Research Engineer (Contract), Preparedness Team, OpenAI
My work focused on designing and implementing medium- and high-risk model autonomy
evaluations for
the Preparedness framework.
Public examples include SWE-bench Verified, which
measures a
model's ability to solve real-world software issues, MLE-bench (ICLR '25 Oral), which measures an agent's ability to do
machine
learning engineering, and PaperBench (ICML '25), which evaluates an agent's ability to
replicate state-of-the-art AI research. These have been featured in the Financial Times and the
Lex
Fridman
podcast, among other outlets, as well as being featured in system cards from OpenAI, Anthropic and DeepMind.

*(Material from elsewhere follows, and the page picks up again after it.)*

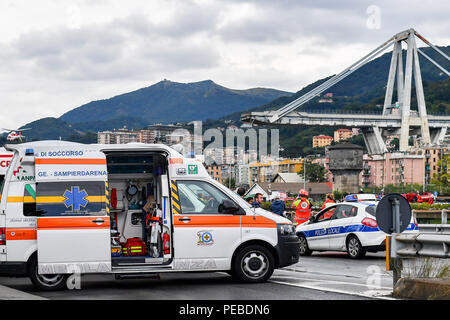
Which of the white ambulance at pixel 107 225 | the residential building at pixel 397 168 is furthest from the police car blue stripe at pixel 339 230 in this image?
the residential building at pixel 397 168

I've also contributed to the GPT-4o, o1 and o3-mini system cards.
Our project, the Dangerous Capability
Evaluations project, was mentioned by Sam Altman in a Senate hearing, and I was also a maintainer of the
OpenAI evals repo while in the
Policy team.
BitBlaster-16
is a 16-bit computer built from scratch using only NAND gates
and data flip-flops as primitives! :) It has its own assembly
language, compiler and operating system. I wrote a few programs
on it, including an autograd engine to do backpropagation in
computational graphs.
Fermi Poker
is a fun way to get better at making predictions under uncertainty.

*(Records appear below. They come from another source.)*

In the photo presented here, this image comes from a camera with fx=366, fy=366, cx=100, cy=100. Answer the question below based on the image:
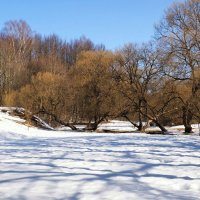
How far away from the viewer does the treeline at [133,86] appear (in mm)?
23203

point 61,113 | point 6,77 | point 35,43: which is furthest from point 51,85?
point 35,43

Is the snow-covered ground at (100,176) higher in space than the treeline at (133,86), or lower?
lower

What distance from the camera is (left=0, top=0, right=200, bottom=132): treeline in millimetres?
23203

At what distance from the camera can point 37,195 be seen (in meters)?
4.81

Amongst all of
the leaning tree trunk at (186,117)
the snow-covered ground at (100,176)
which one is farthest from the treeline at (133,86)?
the snow-covered ground at (100,176)

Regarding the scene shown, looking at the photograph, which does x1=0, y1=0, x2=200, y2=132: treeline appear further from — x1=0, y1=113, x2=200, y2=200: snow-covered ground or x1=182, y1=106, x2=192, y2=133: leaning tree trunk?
x1=0, y1=113, x2=200, y2=200: snow-covered ground

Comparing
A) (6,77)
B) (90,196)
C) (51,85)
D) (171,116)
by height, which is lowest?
(90,196)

Anecdotally I've found friends get much better at making
well-calibrated predictions after just a few rounds!
All Minus One: Modernized
is my re-interpretation of All Minus One,
a modernised adaptation of John Stuart Mill's 1859 essay On Liberty. This presents Mill's arguments
on the importance of free speech and the danger of silencing minority opinions.
I tend to limit my time on social media and news sites, as I find they often skew negative. Wikipedia and Metaculus have
become my go-to for staying informed about current events — I think they're both underrated. For those interested in this
perspective, I recommend Rolf Dobelli's "Stop Reading the News".